Programmer's Python Data

Programmer's Python Data - Native Code

Written by Mike James

Monday, 20 March 2023

Article Index
Programmer's Python Data - Native Code
Marshaling
Complex Data Types
Unicode
Unions

Page 5 of 5

Working with C structs is the most challenging part of working with C from Python, but the Structure ctype makes things easier than you might expect. You can create arrays of Structures and you can include other Structures as fields within a new Structure. It all works and to understand it all you have to keep in mind is that the Structure class simply converts each of the fields into a byte sequence and stores it in its buffer.

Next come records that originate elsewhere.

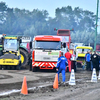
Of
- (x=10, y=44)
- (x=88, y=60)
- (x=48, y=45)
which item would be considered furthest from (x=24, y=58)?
(x=88, y=60)

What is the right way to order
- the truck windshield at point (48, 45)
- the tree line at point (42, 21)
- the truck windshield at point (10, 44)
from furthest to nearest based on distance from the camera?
the tree line at point (42, 21) → the truck windshield at point (10, 44) → the truck windshield at point (48, 45)

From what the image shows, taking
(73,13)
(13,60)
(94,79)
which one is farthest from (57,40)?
(73,13)

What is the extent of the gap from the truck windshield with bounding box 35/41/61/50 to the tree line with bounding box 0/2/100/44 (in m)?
94.5

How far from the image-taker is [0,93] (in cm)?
1249

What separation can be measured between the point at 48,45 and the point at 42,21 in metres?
123

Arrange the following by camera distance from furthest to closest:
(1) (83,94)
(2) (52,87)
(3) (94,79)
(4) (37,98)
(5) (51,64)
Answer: (5) (51,64) < (3) (94,79) < (2) (52,87) < (1) (83,94) < (4) (37,98)

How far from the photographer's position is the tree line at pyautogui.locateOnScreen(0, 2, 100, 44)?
12975 cm

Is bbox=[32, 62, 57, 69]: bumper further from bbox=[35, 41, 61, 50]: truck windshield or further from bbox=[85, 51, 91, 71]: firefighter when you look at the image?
bbox=[85, 51, 91, 71]: firefighter

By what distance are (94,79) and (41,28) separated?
11751 centimetres

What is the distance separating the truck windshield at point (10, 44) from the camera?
89.5ft

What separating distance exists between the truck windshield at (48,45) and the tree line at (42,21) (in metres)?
94.5

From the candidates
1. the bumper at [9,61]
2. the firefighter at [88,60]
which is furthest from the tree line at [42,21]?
the bumper at [9,61]

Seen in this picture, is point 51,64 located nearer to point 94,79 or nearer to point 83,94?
point 94,79

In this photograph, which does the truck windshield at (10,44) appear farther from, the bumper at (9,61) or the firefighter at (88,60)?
the firefighter at (88,60)
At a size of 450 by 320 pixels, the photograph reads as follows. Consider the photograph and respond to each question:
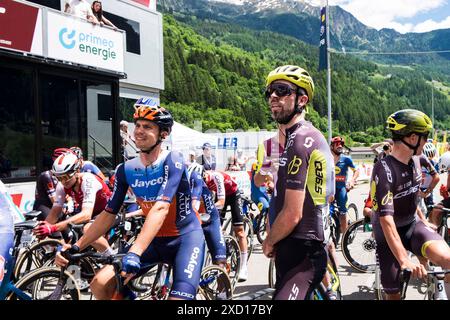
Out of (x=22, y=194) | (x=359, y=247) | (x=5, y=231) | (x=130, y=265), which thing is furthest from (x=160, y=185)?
(x=22, y=194)

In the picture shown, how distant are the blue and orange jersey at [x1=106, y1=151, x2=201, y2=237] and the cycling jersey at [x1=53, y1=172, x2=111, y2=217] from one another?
1.66 metres

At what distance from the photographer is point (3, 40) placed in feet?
32.8

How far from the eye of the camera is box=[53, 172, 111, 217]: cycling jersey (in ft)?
17.7

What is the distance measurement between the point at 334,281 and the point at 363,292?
2684 millimetres

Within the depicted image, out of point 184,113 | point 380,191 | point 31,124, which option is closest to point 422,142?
point 380,191

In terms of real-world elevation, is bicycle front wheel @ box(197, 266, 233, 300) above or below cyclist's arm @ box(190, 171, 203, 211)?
below

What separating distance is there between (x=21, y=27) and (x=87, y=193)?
703 cm

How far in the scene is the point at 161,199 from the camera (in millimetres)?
3621

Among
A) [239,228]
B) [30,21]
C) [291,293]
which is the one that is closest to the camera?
[291,293]

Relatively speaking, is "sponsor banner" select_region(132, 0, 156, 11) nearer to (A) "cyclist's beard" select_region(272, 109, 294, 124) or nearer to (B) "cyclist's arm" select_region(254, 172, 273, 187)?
(B) "cyclist's arm" select_region(254, 172, 273, 187)

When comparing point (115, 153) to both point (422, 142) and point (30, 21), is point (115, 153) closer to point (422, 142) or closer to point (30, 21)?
point (30, 21)

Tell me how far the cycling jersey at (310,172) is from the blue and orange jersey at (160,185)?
1105 mm

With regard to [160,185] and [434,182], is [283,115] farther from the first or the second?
[434,182]

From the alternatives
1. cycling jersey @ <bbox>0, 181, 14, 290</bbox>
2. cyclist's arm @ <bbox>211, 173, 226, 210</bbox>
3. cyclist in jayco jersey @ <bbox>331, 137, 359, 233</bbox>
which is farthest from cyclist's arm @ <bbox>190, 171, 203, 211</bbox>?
cyclist in jayco jersey @ <bbox>331, 137, 359, 233</bbox>
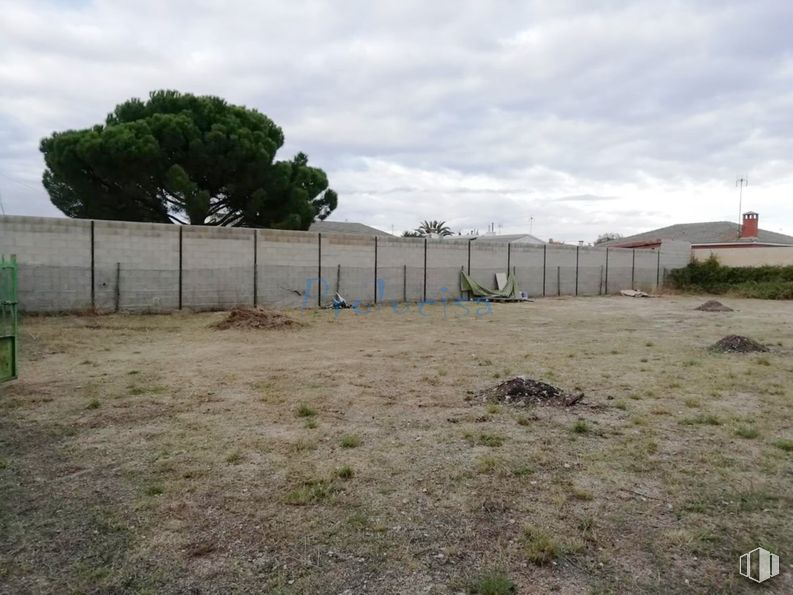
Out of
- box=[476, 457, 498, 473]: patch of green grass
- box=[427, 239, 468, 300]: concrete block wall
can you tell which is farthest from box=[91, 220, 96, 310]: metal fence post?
box=[476, 457, 498, 473]: patch of green grass

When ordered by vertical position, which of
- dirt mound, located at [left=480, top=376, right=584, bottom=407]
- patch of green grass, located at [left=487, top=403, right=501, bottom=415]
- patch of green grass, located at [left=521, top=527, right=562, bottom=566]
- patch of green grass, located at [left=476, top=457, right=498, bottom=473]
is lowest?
patch of green grass, located at [left=521, top=527, right=562, bottom=566]

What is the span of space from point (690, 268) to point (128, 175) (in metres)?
27.6

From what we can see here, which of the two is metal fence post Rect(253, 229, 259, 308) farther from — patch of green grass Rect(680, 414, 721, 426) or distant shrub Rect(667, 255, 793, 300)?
distant shrub Rect(667, 255, 793, 300)

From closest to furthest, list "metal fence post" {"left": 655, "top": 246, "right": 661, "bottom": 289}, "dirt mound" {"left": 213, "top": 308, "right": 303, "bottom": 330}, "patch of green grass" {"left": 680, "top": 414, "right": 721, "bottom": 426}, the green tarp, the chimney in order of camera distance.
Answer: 1. "patch of green grass" {"left": 680, "top": 414, "right": 721, "bottom": 426}
2. "dirt mound" {"left": 213, "top": 308, "right": 303, "bottom": 330}
3. the green tarp
4. "metal fence post" {"left": 655, "top": 246, "right": 661, "bottom": 289}
5. the chimney

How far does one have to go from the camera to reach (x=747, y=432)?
4430 millimetres

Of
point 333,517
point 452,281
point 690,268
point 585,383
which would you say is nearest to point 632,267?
point 690,268

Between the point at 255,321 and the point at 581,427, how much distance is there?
827 centimetres

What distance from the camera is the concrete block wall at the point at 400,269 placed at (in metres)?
18.2

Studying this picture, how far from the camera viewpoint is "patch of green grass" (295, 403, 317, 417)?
494cm

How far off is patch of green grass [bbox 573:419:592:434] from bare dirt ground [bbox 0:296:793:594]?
1.4 inches

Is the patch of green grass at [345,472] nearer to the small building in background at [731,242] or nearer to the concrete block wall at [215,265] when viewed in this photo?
the concrete block wall at [215,265]

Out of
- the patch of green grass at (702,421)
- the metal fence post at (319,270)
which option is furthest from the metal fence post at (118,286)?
the patch of green grass at (702,421)

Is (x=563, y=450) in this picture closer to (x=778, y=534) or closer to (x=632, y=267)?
(x=778, y=534)

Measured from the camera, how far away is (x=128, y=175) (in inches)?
723
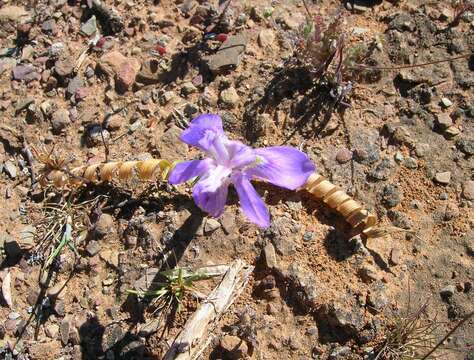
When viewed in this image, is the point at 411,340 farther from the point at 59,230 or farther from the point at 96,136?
the point at 96,136

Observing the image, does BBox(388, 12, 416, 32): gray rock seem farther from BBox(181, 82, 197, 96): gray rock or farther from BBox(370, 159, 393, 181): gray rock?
BBox(181, 82, 197, 96): gray rock

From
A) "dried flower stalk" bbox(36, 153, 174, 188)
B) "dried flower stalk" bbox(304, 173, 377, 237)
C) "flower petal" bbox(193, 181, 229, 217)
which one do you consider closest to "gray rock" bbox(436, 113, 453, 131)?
"dried flower stalk" bbox(304, 173, 377, 237)

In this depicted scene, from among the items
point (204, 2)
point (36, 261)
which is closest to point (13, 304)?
point (36, 261)

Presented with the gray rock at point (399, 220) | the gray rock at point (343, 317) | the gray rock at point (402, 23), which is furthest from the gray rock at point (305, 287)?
the gray rock at point (402, 23)

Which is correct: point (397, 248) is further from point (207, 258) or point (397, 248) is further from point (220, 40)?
point (220, 40)

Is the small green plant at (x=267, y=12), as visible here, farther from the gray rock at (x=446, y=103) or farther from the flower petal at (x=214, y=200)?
the flower petal at (x=214, y=200)
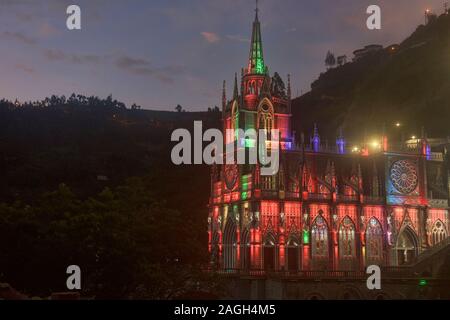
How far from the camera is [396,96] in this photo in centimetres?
11612

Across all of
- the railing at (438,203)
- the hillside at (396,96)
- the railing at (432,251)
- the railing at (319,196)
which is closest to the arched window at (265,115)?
the railing at (319,196)

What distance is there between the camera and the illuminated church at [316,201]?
57781mm

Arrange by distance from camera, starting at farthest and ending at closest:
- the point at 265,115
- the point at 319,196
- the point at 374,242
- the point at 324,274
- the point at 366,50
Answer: the point at 366,50
the point at 265,115
the point at 374,242
the point at 319,196
the point at 324,274

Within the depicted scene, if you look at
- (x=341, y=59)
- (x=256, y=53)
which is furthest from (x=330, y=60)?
(x=256, y=53)

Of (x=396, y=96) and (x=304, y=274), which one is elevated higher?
(x=396, y=96)

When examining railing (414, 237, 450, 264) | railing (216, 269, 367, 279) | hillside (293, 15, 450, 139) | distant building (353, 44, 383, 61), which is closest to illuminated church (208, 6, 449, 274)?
railing (216, 269, 367, 279)

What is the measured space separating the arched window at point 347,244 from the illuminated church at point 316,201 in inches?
3.9

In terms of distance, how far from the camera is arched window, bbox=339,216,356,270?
2368 inches

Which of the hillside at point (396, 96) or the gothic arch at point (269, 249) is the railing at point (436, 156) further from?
the hillside at point (396, 96)

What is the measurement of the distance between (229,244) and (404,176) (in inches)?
779

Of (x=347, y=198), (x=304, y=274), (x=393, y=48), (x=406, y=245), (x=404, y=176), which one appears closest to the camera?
(x=304, y=274)

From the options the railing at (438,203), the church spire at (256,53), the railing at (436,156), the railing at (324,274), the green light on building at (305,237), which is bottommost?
the railing at (324,274)

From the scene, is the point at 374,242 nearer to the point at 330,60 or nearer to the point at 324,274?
the point at 324,274

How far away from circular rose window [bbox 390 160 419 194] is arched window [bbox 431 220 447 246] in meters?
4.67
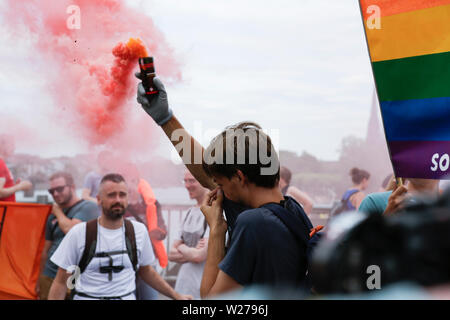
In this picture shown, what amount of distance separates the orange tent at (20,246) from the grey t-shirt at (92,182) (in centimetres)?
58

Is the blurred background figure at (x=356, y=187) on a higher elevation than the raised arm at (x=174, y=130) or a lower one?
lower

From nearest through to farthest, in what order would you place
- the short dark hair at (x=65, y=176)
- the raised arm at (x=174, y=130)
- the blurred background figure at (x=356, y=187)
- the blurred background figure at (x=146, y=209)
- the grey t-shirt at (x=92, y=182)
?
1. the raised arm at (x=174, y=130)
2. the blurred background figure at (x=146, y=209)
3. the short dark hair at (x=65, y=176)
4. the grey t-shirt at (x=92, y=182)
5. the blurred background figure at (x=356, y=187)

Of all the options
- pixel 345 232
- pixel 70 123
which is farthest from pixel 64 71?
pixel 345 232

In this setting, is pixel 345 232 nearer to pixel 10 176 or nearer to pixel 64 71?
pixel 64 71

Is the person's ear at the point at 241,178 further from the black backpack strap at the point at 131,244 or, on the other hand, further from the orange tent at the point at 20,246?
the orange tent at the point at 20,246

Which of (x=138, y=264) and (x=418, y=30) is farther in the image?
(x=138, y=264)

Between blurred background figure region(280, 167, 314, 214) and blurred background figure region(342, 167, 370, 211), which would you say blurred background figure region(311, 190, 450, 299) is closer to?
blurred background figure region(280, 167, 314, 214)

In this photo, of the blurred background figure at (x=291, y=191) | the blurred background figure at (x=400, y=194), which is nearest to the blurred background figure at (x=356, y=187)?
the blurred background figure at (x=291, y=191)

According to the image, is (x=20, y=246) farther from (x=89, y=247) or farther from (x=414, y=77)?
(x=414, y=77)

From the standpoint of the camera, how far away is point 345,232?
1.50 ft

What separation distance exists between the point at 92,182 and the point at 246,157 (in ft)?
11.2

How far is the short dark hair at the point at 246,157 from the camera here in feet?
4.71
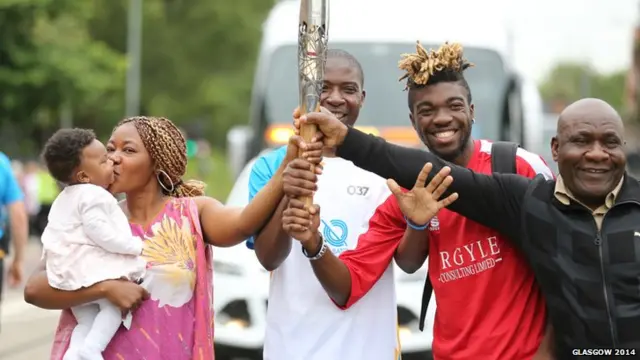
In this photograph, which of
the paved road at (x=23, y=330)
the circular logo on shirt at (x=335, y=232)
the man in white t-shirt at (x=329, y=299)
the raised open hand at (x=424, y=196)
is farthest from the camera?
the paved road at (x=23, y=330)

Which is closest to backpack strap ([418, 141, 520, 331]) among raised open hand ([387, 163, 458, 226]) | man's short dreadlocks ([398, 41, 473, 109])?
man's short dreadlocks ([398, 41, 473, 109])

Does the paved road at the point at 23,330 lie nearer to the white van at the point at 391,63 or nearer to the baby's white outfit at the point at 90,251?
the white van at the point at 391,63

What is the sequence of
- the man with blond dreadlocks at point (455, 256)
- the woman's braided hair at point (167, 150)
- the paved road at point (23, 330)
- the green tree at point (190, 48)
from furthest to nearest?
the green tree at point (190, 48)
the paved road at point (23, 330)
the woman's braided hair at point (167, 150)
the man with blond dreadlocks at point (455, 256)

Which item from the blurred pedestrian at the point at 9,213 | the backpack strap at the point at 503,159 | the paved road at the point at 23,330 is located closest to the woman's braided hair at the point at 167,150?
the backpack strap at the point at 503,159

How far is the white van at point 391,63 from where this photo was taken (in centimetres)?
1102

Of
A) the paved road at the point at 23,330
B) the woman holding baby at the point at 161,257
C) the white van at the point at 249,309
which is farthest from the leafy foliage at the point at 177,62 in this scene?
the woman holding baby at the point at 161,257

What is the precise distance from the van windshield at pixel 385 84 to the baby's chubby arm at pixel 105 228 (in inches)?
285

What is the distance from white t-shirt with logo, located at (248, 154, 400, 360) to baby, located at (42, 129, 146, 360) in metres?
0.58

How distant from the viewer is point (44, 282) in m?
3.83

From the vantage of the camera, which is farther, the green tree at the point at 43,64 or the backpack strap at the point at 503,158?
the green tree at the point at 43,64

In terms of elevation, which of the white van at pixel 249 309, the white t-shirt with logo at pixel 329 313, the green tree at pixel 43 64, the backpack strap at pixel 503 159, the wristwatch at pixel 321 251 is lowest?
the white van at pixel 249 309

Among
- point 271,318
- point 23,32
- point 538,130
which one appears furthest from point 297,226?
point 23,32

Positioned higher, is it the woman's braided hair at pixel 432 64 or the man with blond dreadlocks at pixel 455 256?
the woman's braided hair at pixel 432 64

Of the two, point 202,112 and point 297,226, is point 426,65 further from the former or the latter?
point 202,112
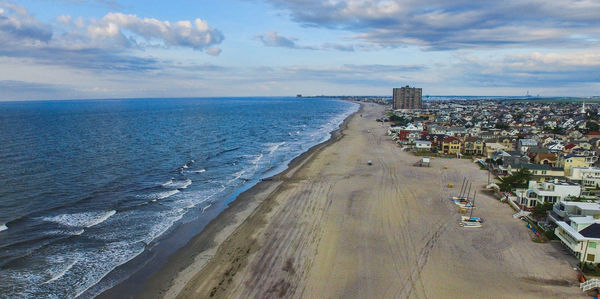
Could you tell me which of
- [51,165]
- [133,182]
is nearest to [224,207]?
[133,182]

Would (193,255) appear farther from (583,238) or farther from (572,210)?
(572,210)

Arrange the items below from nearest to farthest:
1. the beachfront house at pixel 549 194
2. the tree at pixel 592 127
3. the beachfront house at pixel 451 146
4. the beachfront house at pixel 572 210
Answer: the beachfront house at pixel 572 210 < the beachfront house at pixel 549 194 < the beachfront house at pixel 451 146 < the tree at pixel 592 127

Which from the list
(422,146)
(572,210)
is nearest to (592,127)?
(422,146)

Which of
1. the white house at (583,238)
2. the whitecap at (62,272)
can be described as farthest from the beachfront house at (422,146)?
the whitecap at (62,272)

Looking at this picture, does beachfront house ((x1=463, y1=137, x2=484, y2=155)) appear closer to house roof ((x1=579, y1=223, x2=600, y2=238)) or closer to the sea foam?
house roof ((x1=579, y1=223, x2=600, y2=238))

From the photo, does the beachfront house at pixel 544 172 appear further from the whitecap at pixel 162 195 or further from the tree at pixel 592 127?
the tree at pixel 592 127

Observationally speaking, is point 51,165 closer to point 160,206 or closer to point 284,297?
point 160,206

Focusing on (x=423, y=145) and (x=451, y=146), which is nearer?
(x=451, y=146)
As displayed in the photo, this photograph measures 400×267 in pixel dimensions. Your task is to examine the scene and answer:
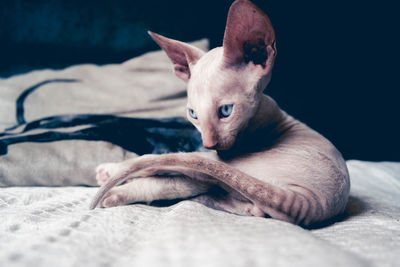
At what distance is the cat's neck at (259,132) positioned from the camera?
0.84 metres

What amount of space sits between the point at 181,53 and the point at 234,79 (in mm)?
249

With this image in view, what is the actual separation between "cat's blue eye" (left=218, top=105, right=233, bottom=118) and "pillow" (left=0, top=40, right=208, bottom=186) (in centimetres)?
56

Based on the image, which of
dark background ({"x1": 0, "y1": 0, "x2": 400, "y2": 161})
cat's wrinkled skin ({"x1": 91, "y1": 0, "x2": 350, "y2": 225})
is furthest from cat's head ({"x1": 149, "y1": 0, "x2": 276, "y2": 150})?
dark background ({"x1": 0, "y1": 0, "x2": 400, "y2": 161})

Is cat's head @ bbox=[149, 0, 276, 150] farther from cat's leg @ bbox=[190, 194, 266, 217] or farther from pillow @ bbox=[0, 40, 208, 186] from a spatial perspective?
pillow @ bbox=[0, 40, 208, 186]

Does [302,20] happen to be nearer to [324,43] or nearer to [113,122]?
[324,43]

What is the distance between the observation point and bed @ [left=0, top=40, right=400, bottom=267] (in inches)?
15.6

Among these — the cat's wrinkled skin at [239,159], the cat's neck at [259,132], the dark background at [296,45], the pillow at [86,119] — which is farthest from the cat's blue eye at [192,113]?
the dark background at [296,45]

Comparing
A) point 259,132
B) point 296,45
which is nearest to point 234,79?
point 259,132

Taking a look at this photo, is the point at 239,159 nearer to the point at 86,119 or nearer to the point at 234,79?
the point at 234,79

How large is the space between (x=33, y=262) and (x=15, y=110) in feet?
4.03

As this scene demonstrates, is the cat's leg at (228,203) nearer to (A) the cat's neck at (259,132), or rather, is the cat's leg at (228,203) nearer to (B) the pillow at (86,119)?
(A) the cat's neck at (259,132)

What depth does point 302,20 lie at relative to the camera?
1737 mm

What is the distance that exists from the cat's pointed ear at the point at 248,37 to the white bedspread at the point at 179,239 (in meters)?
0.38

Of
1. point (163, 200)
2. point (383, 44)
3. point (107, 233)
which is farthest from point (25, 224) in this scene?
point (383, 44)
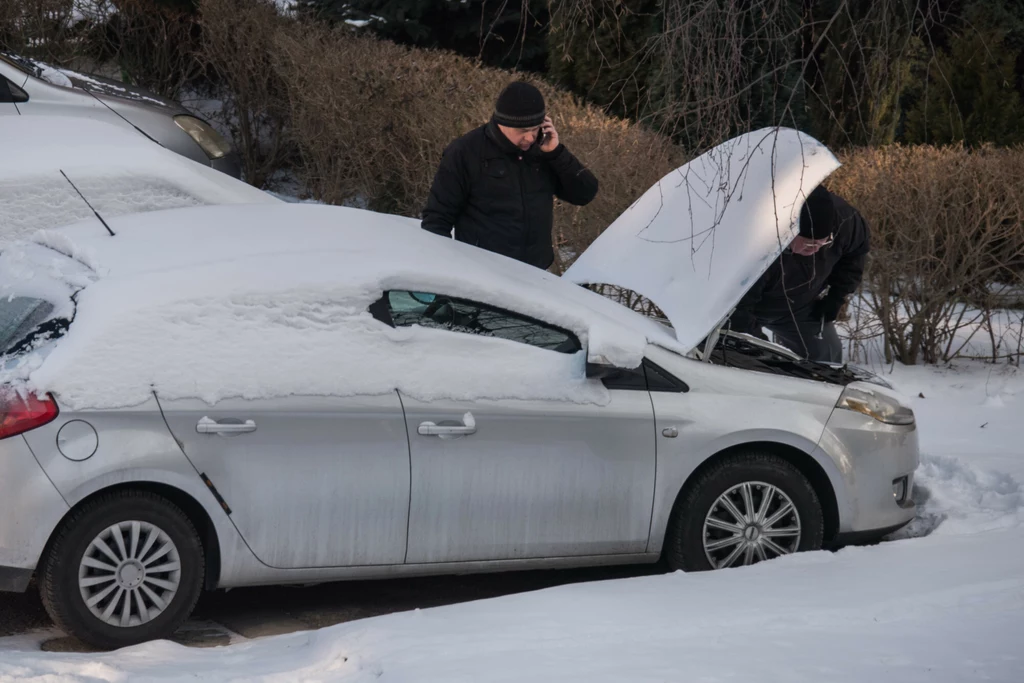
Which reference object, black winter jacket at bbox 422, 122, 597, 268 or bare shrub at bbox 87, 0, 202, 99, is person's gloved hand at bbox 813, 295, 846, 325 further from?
bare shrub at bbox 87, 0, 202, 99

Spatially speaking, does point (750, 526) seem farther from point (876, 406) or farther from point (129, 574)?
point (129, 574)

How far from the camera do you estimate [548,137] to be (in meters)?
6.07

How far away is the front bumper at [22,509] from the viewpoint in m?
4.10

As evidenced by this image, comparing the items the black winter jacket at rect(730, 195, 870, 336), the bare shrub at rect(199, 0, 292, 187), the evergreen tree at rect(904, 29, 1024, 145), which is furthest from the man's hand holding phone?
the evergreen tree at rect(904, 29, 1024, 145)

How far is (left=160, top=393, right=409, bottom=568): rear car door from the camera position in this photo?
435 cm

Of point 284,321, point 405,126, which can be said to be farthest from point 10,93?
point 284,321

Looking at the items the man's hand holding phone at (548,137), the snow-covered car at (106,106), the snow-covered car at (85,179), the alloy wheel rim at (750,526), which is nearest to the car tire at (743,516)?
the alloy wheel rim at (750,526)

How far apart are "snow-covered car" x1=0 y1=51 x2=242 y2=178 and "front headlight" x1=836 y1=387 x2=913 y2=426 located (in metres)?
4.81

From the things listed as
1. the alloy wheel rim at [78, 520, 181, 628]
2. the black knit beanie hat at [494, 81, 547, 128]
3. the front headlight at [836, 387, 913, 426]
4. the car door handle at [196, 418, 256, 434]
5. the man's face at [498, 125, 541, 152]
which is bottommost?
the alloy wheel rim at [78, 520, 181, 628]

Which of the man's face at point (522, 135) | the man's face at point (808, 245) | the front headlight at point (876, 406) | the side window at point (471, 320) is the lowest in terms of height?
the front headlight at point (876, 406)

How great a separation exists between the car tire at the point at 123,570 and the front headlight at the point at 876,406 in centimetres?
258

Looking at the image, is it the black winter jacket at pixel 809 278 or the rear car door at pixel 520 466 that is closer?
the rear car door at pixel 520 466

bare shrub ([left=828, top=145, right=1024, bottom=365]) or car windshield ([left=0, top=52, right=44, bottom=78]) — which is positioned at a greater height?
car windshield ([left=0, top=52, right=44, bottom=78])

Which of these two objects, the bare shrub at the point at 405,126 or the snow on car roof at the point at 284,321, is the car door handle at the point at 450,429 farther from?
the bare shrub at the point at 405,126
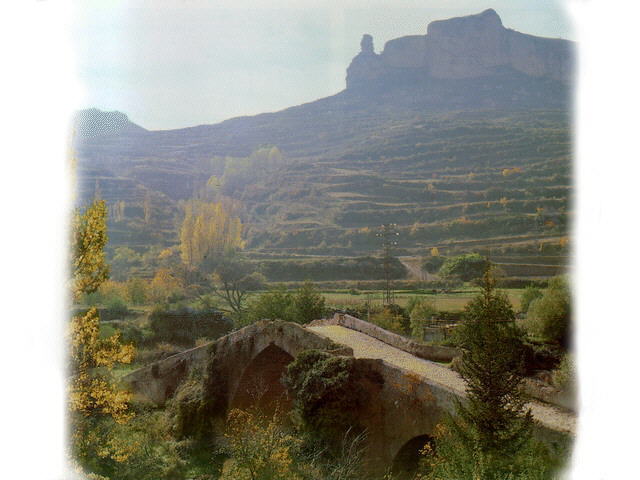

The buffer is then transferred to the C program, i.e. passed by value, for it to work with.

One complication that you need to be aware of is that the fields in a struct often need to be padded with additional bytes to make them line up on address boundaries. The ctypes module will make use of the default alignments and byte order, but you can override this if you need to. However, this isn’t a common requirement. All that really matters is that you realize that the byte sequence produced by ctypes Structure might not be what you expect due to additional padding bytes being added.

A more common complication is the need to pass the entire struct by reference, that is pass a pointer to a struct. In this case the C function would read:

__declspec(dllexport) float updateScore(struct Person*);
float updateScore(struct Person *p)
{
    p->name[0]='m';
    p->score=p->score+1.0;
    return p->score;
}

and the only change to the Python program is the need to pass the Structure by reference:

me=Person(b"Mike",42,3.4)
lib.updateScore.restype=ctypes.c_float
s=lib.updateScore(ctypes.byref(me))

If you run the modified program you should find the same results.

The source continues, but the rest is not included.